Rechtspraak
werkgeefster/werknemerRechtbank Zeeland-West-Brabant, 14 oktober 2014
werkgeefster/werknemer
Werknemer is in dienst als makelaar. In artikel 9 van de arbeidsovereenkomst is, kort samengevat, bepaald dat het de werknemer verboden is bescheiden op bedrijfsaangelegenheden en belangen van de werkgeefster en/of cliënten van de werkgeefster betrekking hebbend, zonder voorafgaande toestemming van de werkgeefster te kopiëren.

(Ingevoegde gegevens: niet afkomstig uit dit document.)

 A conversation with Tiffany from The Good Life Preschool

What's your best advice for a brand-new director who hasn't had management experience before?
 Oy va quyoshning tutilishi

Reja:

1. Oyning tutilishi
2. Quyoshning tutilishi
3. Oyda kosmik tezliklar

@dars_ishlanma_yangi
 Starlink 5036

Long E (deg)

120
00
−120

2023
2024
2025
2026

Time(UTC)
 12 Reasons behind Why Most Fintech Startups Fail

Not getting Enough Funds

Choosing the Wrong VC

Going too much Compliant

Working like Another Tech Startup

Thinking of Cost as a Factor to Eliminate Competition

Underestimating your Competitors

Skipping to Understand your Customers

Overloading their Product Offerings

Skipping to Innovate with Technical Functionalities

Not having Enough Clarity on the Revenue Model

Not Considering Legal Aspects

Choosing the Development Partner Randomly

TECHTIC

Werkgeefster verzoekt ontbinding wegens een dringende reden, omdat uit onderzoek is gebleken dat werknemer een grote hoeveelheid bedrijfsbestanden aan zichzelf en aan een derde heeft verzonden.
De kantonrechter oordeelt als volgt. Werknemer heeft ter zitting gesteld dat hij geen mogelijkheden meer ziet om zijn werkzaamheden te hervatten. De arbeidsovereenkomst wordt derhalve ontbonden. Dat artikel 9 van de arbeidsovereenkomst of artikel 7:611 BW is overtreden door bestanden naar een zakelijke relatie van werkgeefster (die door werknemer werd bediend), te sturen is door werkgeefster onvoldoende gemotiveerd. Wel heeft werknemer met het sturen van de bedrijfsbestanden naar zijn privé-e-mailadres, terwijl hij bij werkgeefster kenbaar had gemaakt dat hij in de toekomst graag voor zichzelf wil beginnen, de schijn over zich afgeroepen dat hij niet primair de belangen van werkgeefster diende maar ook zijn eigen belangen. Met zijn verweer heeft werknemer die schijn niet kunnen wegnemen. Werknemer heeft niet geheel kunnen verklaren waarom bepaalde bestanden thuis voor hem beschikbaar moesten zijn. Hierin valt werknemer een verwijt te maken. Nu niet is gebleken dat de bestanden onder derden zijn verspreid en werknemer heeft aangeboden de bestanden van zijn computer te (laten) verwijderen, wordt geoordeeld dat geen sprake is van een dringende reden.
Werknemer stelt dat werkgeefster in strijd met artikel 8 EVRM een grove inbreuk heeft gemaakt op zijn privacy en dat de eisen van proportionaliteit en subsidiariteit niet in acht zijn genomen. Werkgeefster heeft niet alleen zakelijke e-mails, maar ook privé-e-mails van werknemer geopend en bekeken. Geoordeeld wordt dat niet gebleken is dat een reglement of beding in de arbeidsovereenkomst is opgenomen, op grond waarvan werkgeefster toegang heeft tot de mailaccount. Deze omstandigheid brengt niet met zich dat het werkgeefster in het geheel niet was toegestaan om de e-mailberichten van werknemer te controleren. Er worden wel extra eisen gesteld aan de vraag of sprake is van een gerechtvaardigd doel en is voldaan aan de proportionaliteitseis. Werkgeefster heeft het gerechtvaardigd doel om de zakelijke e-mailaccount te openen onvoldoende onderbouwd. Van een concrete aanleiding of van enige rechtvaardiging een diepgaand onderzoek te (laten) doen, gericht op de persoon van werknemer, is niet gebleken. Gelet op de omvang van het onderzoek is de privacy van werknemer geschonden, waarmee zij in strijd heeft gehandeld met de proportionaliteitseis. Hierin valt werkgeefster een verwijt te maken. Niet is uitgesloten dat de rechter in de bodemprocedure zal oordelen dat geen sprake is van een rechtsgeldig concurrentie- en relatiebeding. Meegewogen wordt dat werknemer na een overgang bij werkgeefster in dienst is getreden en er na de overgang geen nieuwe arbeidsovereenkomst is overeengekomen terwijl sprake was van een gewijzigde functie in 2006. Voor het bepalen van de vergoeding wordt ervan uitgegaan dat werknemer geen belemmering ondervindt van een concurrentie- en relatiebeding. Alle omstandigheden in aanmerking genomen, wordt een vergoeding toegekend met C=0,5.